11. Mai 2021
Änderungsklauseln in Allgemeinen Geschäftsbedingungen von Banken, die die Zustimmung des Verbrauchers zu einer nach Vertragsschluss geänderten Fassung der AGB unabhängig von der Art der konkreten Änderung fingieren, sind unwirksam.
Das hat der BGH mit Urteil vom 27.04.2021 (Az. XI ZR 26/20) zu Änderungsklauseln in den AGB der Postbank entschieden. Das Urteil dürfte nicht nur für die Kreditwirtschaft relevant sein, sondern wird voraussichtlich auch für andere Branchen bedeutsam sein.
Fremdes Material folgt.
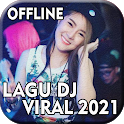 Lagu Dj Lengkap Terbaru Offline icon
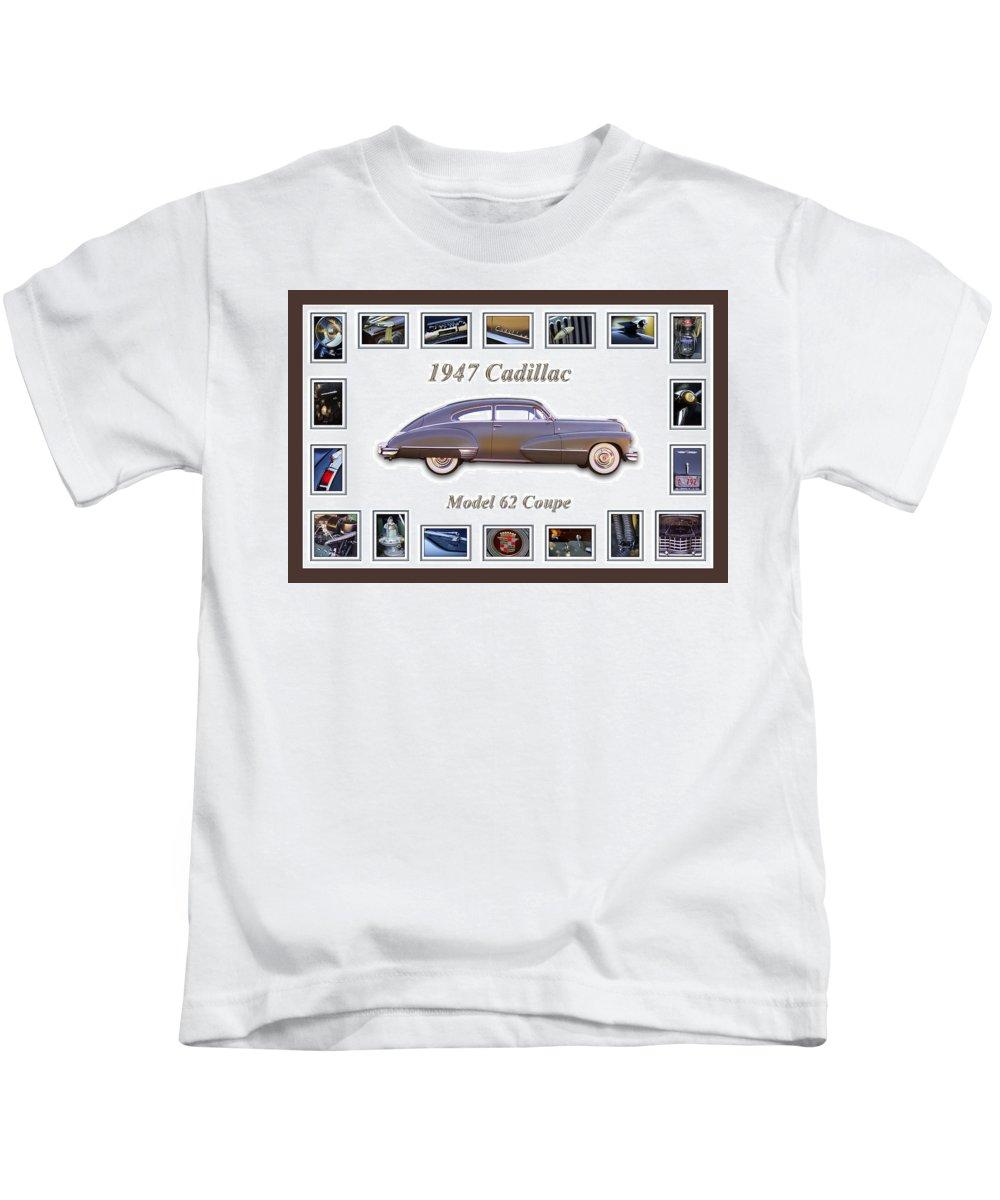 1947 Cadillac Model 62 Coupe Art Kids T-Shirt featuring the photograph 1947 Cadillac Model 62 Coupe Art by Jill Reger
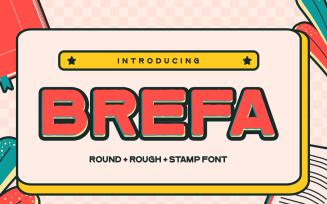 Brefa - Vintage San Serif Font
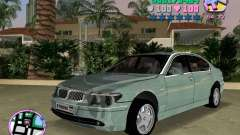 BMW 760 Li for GTA Vice City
Die vom BGH beanstandeten Klauseln sahen vor, dass bei nachvertraglichen Änderungen der AGB die geänderte Fassung gilt, wenn der Kunde der Änderung nicht bis zum Inkrafttreten der neuen AGB widerspricht und spätestens zwei Monate vor dem Inkrafttreten in Textform über die neuen AGB informiert und auf die Zustimmungswirkung besonders hingewiesen wurde. Für den Fall, dass der Kunde mit der geänderten Fassung nicht einverstanden sein sollte, sahen die Klauseln ein Kündigungsrecht des Kunden vor. Die Klauseln betrafen sowohl die Geschäftsverbindung zwischen Bank und Kunde im Allgemeinen als auch speziell die Änderung von Entgelten für Bankleistungen, die von Kunden typischerweise dauerhaft in Anspruch genommen werden, also vor allem für die Konto- und Depotführung.
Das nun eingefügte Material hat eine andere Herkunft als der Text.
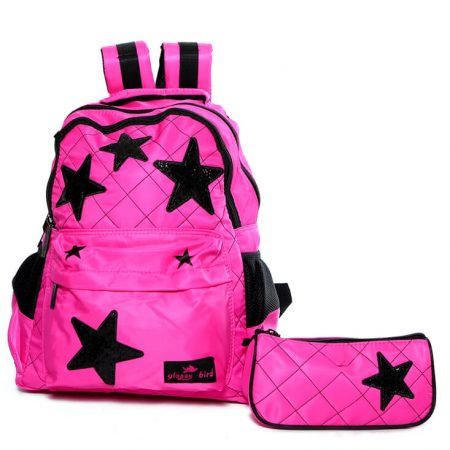 Glossy Bird Stars Backpack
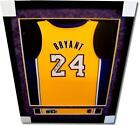 Autographed Lakers Kobe Bryant Jersey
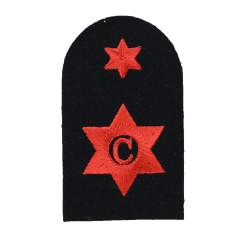 Cook Steward - Cadet 2nd Class - Sea Cadet Badge
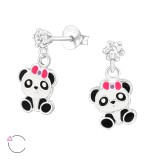 Hanging Panda - 925 Sterling Silver Kids Ear Studs with Crystal SD32851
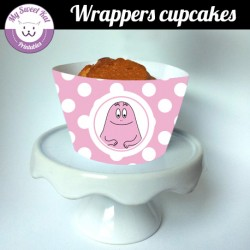 Barbapapa - Cupcakes wrappers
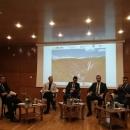 """Na Plitvicama održana konferencija """"Održivi turizam u zaštićenim područjima RH"""""""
Die Klauseln sind entsprechenden Musterklauseln in den „AGB-Banken“ und den „AGB-Sparkassen“ nachempfunden und in der Kreditbranche allgemein üblich.
Der Bundesverband der Verbraucherzentralen und Verbraucherverbände forderte von der Bank jedoch, die Klauseln gegenüber Verbrauchern nicht weiter zu verwenden, da sie den Kunden unangemessen benachteiligten.
Der BGH gab der in den Vorinstanzen abgewiesenen Unterlassungsklage statt, da die Klauseln wegen unangemessener Benachteiligung der Kunden gemäß § 307 Abs. 1 S. 1, Abs. 2 Nr. 1 BGB unwirksam seien.
Dabei stellte der BGH unter Hinweis auf das Urteil des EuGH in der Sache „DenizBank“ (Urteil vom 11.11.2020, Az. C-287/19) zunächst fest, dass die Anwendung der allgemeinen AGB-rechtlichen Inhaltskontrolle gem. §§ 307 ff. BGB nicht durch § 675a BGB gesperrt sei – und zwar unabhängig davon, ob die Klauseln sogenannte Zahlungsdienstrahmenverträge oder andere Geschäftsfelder betreffen.
Der BGH sieht in den Änderungsklauseln eine unangemessene Benachteiligung der Kunden. Denn nach dem Leitbild im deutschen Vertragsrecht kommt eine Vertragsänderung nur dann zustande, wenn der Kunde das Angebot der Bank auf Vertragsänderung annimmt. Da das bloße Schweigen des Kunden auf ein Angebot noch keine Annahme bedeutet, stellen die Änderungsklauseln eine wesentliche Abweichung vom gesetzlichen Leitbild zu Lasten des Kunden dar.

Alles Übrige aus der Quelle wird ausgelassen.